Preoperative endoscopy and imaging. (a) T1 VIBE postcontrast sequence axial MRI acquisition showing a delayed enhancement of the 4.4-centimeter mass along the medial duodenal wall with few internal cystic areas (dashed arrow) and accumulation of fluid in the right anterior paraduodenal space (arrow). (b) T2 HASTE sequence coronal MRI acquisition showing the mass along the duodenum (star) and the distal part of the common bile duct winding around the mass with narrowing at the tip (arrow). (c) Endoscopic appearance of the duodenum showing a polypoid and eroded mucosa. (d) EUS showing an ill-defined heterogeneous paraduodenal lesion causing distortion of the duodenal wall layers.
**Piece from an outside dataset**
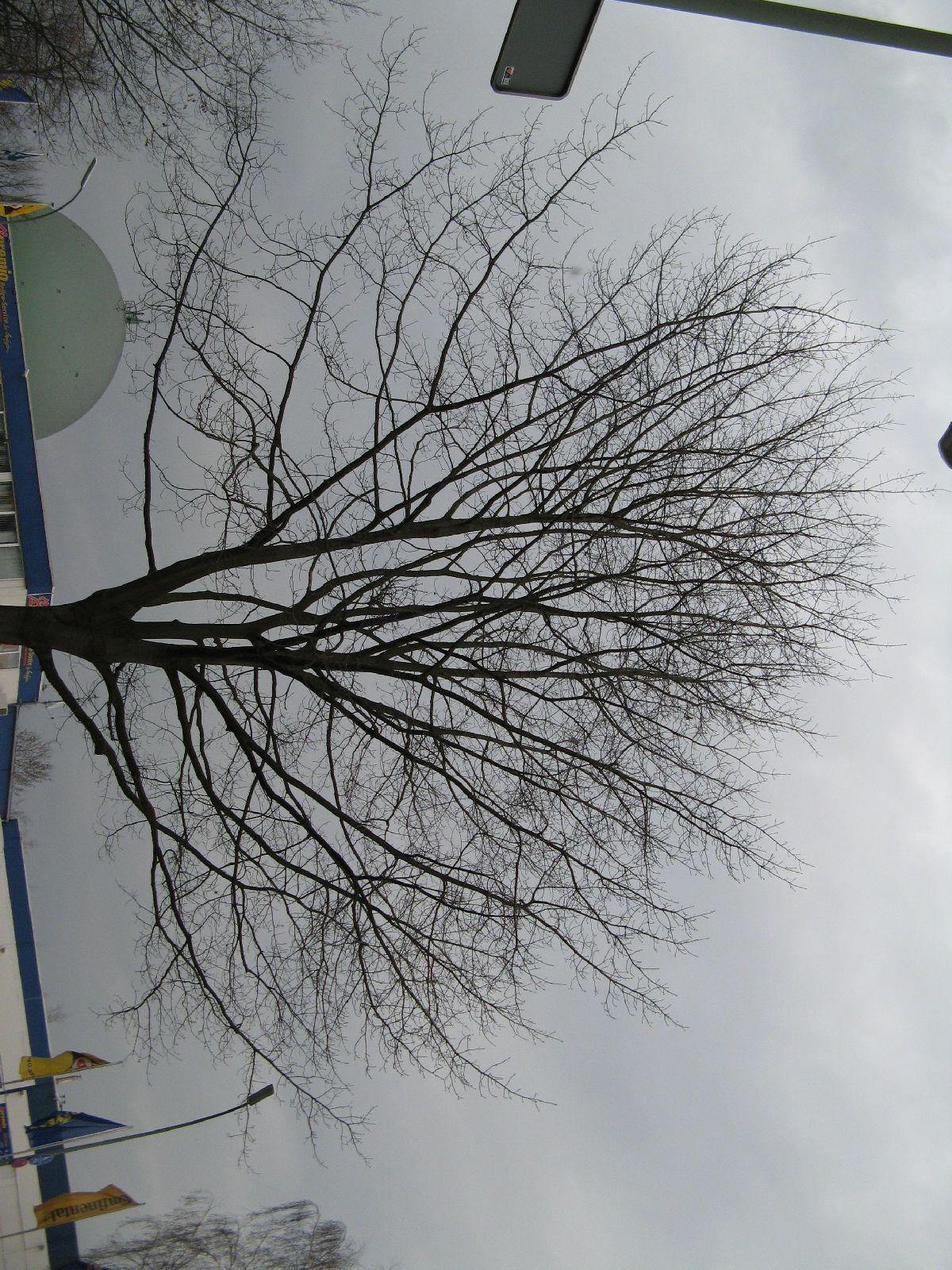 Pflanzen-Baum-Silhouette-Foto_Textur_B_43040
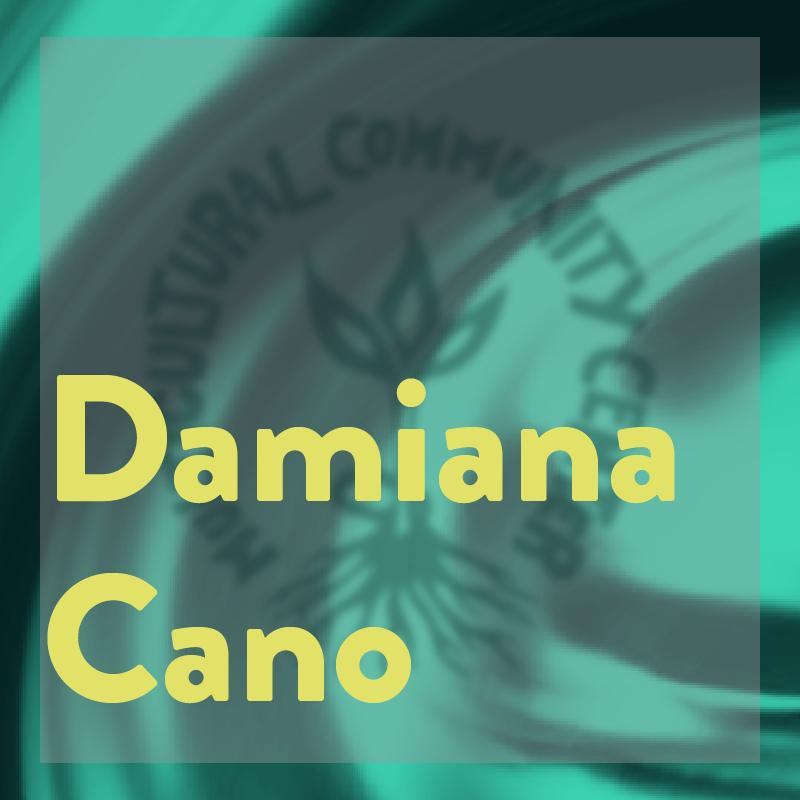 damian, mcc intern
Given the remaining diagnostic uncertainty, the patient was discussed in a multidisciplinary fashion at our GI tumor board. It was ultimately decided that the patient should undergo surgical resection for definitive diagnosis. A pancreaticoduodenectomy was performed without intraoperative complication. The patient’s postoperative hospitalization was prolonged due to the ileus which was managed with NGT decompression. This appeared to resolve by postoperative day 8 at which point he was discharged. The patient was readmitted two weeks later for severe hiccups and vomiting. He was treated for gastroparesis with erythromycin and Reglan and discharged on hospital day 4. On postoperative follow-up at one and six weeks, the patient reported tolerance of regular diet and freedom from hiccups and nausea.

Gross and microscopic pathologic findings of the surgical sample were suggestive of PP (Figures 2 and 3). The mass effect in this case was secondary to widespread fibroblastic proliferation and local edema (Figure 2(d)). Immunohistochemical stains were negative for beta-catenin, anaplastic lymphoma kinase- (ALK-) 1, and CD-117, which ruled out fibromatosis, inflammatory myofibroblastic tumor, and gastrointestinal stromal tumor, respectively. There was no elevation of serum IgG4 or significant amounts of IgG4-positive plasma cells in the tissue, ruling out autoimmune pancreatitis and IgG4 disease.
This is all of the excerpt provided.